For the Spring semester 2016, SASA awarded travel grant to Otso Harju, Masters student in Asian Studies at the Centre for East and South-East Asian Studies, for the fieldwork for his Master thesis. The work took place in New Delhi in the spring of 2016. The thesis has now been published.

During his fieldwork in the Indian capital, Harju interviewed ten young middle-class feminist women about their views on domestic workers, housework and gendered everyday expectations. His thesis “Women and Maids – Perceptions of domestic workers, housework and class among young, progressive, middle- to upper-class women in Delhi” was given the highest grade and has now been published as a working paper by the Center for Asian Studies at Lund University.

Abstract

This thesis analyses ten in-depth interviews on domestic workers, class and gender roles with ten young, politically inclined and often adamantly feminist women from the upper end of the Indian class spectrum. It aims to deepen the understanding of employer-worker relations and gendered domestic roles in contemporary Indian households. Previous literature on the middle- to upper- class employers of domestic workers in the subcontinent has tended to emphasize the uncritical attitude most exhibit towards their employment practices.
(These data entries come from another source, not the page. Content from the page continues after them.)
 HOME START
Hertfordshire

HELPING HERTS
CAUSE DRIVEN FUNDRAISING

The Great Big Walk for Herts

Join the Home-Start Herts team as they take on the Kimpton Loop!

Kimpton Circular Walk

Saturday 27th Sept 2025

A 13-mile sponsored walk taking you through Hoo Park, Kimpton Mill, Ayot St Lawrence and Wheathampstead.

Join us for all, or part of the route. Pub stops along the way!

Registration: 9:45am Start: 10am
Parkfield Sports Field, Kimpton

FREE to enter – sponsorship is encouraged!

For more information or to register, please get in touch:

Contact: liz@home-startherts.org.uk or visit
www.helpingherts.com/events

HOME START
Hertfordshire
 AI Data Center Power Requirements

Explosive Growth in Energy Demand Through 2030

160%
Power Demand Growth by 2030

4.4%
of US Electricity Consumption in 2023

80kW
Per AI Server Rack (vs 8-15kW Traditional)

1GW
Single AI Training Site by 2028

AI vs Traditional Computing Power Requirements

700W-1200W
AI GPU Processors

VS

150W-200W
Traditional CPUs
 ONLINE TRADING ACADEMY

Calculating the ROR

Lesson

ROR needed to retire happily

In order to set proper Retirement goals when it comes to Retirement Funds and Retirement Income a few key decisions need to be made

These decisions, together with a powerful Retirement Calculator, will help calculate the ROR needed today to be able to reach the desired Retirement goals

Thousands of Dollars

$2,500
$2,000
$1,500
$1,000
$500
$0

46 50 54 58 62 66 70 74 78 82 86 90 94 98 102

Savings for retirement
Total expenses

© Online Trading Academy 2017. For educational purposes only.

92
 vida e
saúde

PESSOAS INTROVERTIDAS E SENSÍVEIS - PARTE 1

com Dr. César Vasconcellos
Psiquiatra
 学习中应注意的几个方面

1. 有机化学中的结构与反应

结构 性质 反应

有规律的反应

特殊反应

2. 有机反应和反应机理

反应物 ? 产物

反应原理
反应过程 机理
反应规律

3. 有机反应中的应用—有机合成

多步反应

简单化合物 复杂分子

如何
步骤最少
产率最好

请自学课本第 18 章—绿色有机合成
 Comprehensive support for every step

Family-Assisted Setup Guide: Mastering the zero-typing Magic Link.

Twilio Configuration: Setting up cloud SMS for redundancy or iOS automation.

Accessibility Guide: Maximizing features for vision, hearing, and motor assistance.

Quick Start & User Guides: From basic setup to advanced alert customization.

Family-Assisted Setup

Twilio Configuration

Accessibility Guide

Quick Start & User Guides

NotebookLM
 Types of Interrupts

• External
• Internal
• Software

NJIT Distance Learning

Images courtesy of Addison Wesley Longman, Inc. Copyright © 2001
Distance from physical domestic work has been noted as a key site of class distinction, and a commonality for the otherwise fractured “middle” classes. The maid is hired for the reproduction of not just everyday life but, importantly, of class. Further, since Indian men are largely removed from the sphere of domestic work, and the domestic workers are mostly women, the problems around maids have come to be seen as socially second-rate “women’s issues”. In India, maids play a central role in the age-old issues around reproductive labour.

My findings corroborate previous research and also go on to provide a perspective of potential change. Far from just accepting what has been termed an Indian ‘culture of servitude’, my interviewees exhibit a deep reflexivity and often highly critical attitude towards the idea of employing maids, as well as towards the domestic assumptions put on themselves. Generational change, the desire for democratization and increasing expectations on male partners are central themes in my participants’ discussions. At the same time, the interviewees also display an often anxious ambiguity as to whether or not they are able to resist social and parental pressures, and to live up to their own ideals. My findings emphasize the existence of a critical, progressive, highly self-reflexive yet often politically pragmatic twenty-something-year-old, largely overlooked in discussions on the ‘new Indian woman’.